EXCERPT PROVIDED
<<<<

# All Right Experts!! What do you guys think?



## glockner99 (Nov 2, 2005)

The fish in the foreground was sold to me at my LFS as a "Diamond Ternetzi"...I believe it's of the Serrasalmus species...possibly a Sanchizi or a Black Diamond Rhom??

The fish in the rear was sold to me as a Brazilian Gold....It has quite the beautiful Gold Diamond like features and a Serrasalmus body shape...any thoughts???


























Thank You!!

ps
I've finally dove into the beauty of keeping P's..


----------



## Lifer374 (Dec 5, 2003)

both fish are serra so keep a divider handy.
first fish looks to be a sanchezi.
Second piranha is hard to see but appears to be a mac or spilo.


----------



## glockner99 (Nov 2, 2005)

The tank these fish are in has glass between them...It's hard to tell from the pictures but they are separated..

please educate me...Would a Mac or Spilo come with gold body color?
and..The fish in the front is definately not a Tern?

The pics aren't the greatest...

Thank You!


----------



## Moondemon (Dec 9, 2006)

>>>>

DATA EXTRACT
<<<<

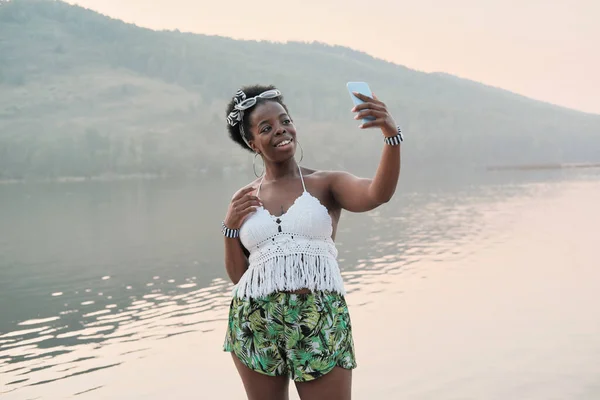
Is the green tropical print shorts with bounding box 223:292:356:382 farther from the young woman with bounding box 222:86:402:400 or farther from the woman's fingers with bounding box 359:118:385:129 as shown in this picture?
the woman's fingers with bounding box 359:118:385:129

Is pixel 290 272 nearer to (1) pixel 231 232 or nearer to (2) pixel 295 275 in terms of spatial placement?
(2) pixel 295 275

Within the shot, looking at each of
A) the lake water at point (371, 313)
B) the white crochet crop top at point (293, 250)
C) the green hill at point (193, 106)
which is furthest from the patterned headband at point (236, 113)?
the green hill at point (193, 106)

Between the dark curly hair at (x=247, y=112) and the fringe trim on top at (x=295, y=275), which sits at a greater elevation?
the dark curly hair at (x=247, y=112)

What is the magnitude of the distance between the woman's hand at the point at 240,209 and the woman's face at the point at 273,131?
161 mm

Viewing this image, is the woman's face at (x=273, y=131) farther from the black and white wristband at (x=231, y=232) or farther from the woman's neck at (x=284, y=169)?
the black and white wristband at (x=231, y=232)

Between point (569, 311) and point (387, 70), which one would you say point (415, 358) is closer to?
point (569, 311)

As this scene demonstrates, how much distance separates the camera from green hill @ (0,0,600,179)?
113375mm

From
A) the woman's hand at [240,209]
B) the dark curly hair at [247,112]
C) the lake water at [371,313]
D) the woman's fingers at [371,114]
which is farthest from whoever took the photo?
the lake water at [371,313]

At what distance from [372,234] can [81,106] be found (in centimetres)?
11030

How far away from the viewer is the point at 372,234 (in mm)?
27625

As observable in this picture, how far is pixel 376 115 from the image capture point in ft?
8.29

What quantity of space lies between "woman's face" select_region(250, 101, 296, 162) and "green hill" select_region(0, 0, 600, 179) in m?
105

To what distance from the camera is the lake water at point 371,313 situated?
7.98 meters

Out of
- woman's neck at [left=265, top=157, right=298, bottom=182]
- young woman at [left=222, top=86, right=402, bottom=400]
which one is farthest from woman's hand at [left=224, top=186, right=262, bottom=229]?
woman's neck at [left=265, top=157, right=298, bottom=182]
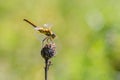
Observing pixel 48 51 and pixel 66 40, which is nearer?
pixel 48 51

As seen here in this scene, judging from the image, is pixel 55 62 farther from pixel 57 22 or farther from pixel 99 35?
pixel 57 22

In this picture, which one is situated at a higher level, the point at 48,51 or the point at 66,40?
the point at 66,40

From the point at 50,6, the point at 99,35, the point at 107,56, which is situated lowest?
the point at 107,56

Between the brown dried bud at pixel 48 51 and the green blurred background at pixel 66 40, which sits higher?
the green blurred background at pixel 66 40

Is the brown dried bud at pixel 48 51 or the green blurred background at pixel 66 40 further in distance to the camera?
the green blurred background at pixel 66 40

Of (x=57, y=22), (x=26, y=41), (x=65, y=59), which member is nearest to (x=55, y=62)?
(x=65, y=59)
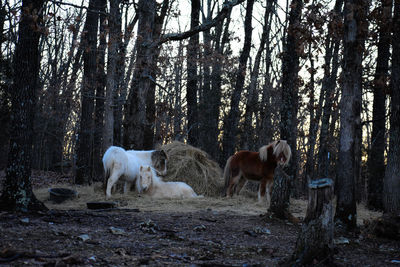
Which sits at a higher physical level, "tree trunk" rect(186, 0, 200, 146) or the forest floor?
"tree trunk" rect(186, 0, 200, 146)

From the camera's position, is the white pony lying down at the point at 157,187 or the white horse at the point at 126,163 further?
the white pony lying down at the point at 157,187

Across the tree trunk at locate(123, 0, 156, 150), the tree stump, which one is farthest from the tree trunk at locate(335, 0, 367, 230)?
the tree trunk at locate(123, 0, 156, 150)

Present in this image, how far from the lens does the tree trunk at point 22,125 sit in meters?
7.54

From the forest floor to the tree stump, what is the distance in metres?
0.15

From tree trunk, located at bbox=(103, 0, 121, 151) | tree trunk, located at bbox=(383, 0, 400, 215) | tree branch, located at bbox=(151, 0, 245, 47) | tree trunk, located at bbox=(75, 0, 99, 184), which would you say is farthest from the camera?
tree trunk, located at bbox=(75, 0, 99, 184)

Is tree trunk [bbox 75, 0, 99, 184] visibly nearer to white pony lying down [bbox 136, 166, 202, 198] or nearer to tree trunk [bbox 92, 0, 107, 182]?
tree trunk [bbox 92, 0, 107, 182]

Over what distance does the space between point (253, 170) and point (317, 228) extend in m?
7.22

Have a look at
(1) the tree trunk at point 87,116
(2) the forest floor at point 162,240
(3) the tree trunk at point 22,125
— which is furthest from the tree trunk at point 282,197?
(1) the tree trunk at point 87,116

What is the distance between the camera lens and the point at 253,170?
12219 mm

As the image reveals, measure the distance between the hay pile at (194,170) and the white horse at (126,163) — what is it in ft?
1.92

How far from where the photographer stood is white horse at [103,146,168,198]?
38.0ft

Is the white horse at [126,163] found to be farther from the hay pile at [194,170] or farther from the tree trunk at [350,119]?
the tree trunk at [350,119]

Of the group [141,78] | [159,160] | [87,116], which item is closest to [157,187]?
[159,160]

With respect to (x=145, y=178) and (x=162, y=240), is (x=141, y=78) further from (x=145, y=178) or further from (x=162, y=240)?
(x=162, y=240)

>>>>
<<<<

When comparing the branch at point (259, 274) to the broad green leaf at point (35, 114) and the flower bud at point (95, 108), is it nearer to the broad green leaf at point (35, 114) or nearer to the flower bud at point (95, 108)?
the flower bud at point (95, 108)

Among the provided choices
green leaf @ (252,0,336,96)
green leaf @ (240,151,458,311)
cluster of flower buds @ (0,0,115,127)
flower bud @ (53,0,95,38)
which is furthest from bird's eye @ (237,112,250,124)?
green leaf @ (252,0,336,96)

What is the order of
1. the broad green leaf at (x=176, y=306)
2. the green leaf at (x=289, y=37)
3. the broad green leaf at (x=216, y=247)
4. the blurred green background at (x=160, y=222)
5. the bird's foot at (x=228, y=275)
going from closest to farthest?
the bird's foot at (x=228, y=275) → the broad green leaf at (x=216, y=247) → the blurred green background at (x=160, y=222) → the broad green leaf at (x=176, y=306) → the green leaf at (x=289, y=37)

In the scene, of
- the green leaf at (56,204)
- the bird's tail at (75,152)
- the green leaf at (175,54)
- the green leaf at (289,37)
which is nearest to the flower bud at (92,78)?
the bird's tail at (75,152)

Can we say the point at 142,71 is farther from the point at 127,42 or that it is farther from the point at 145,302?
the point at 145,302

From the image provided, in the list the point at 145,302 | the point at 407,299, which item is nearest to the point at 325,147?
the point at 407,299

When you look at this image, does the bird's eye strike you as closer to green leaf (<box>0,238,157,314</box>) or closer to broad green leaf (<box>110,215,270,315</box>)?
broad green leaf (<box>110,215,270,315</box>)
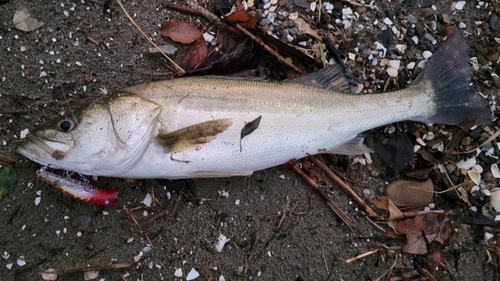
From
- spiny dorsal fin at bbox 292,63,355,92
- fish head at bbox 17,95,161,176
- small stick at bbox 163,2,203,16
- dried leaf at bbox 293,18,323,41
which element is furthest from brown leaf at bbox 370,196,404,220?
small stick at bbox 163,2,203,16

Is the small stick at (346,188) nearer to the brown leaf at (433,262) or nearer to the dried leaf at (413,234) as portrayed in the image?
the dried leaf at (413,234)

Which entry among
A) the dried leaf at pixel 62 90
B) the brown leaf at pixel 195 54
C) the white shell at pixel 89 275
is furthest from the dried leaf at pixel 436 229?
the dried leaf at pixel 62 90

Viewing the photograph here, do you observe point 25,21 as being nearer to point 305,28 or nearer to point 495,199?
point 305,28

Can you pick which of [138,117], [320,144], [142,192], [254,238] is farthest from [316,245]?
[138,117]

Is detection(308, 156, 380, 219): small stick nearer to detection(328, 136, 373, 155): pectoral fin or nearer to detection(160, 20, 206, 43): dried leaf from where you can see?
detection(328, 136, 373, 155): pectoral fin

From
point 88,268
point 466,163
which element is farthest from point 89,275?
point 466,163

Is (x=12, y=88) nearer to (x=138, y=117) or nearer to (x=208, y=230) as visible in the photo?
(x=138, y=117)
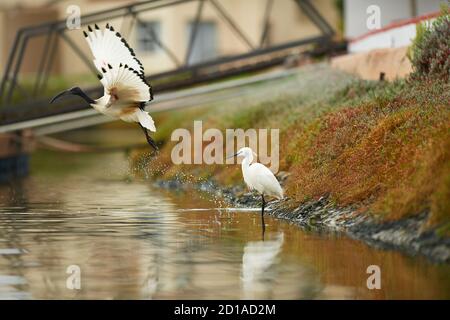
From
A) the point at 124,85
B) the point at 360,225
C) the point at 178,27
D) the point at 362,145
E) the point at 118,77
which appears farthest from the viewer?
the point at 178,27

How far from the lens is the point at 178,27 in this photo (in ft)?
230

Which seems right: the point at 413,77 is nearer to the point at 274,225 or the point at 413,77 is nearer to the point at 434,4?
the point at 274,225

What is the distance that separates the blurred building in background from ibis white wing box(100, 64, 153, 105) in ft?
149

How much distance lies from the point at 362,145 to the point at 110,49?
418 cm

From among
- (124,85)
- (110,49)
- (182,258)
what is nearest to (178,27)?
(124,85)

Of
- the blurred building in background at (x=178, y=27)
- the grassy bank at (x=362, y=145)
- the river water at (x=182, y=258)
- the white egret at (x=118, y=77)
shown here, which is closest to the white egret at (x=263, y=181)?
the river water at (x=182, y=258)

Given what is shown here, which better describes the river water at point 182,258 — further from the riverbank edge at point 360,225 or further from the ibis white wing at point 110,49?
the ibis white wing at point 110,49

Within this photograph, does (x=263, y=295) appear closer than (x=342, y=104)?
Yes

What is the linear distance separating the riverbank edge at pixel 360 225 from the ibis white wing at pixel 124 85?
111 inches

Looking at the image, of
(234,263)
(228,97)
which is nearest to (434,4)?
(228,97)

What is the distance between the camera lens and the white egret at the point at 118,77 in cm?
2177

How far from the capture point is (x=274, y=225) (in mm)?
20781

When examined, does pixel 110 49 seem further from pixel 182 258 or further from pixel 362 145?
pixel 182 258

>>>>

In the piranha identification thread, what does Lifer374 say to keep handy, and why?

A divider, because both fish are serra.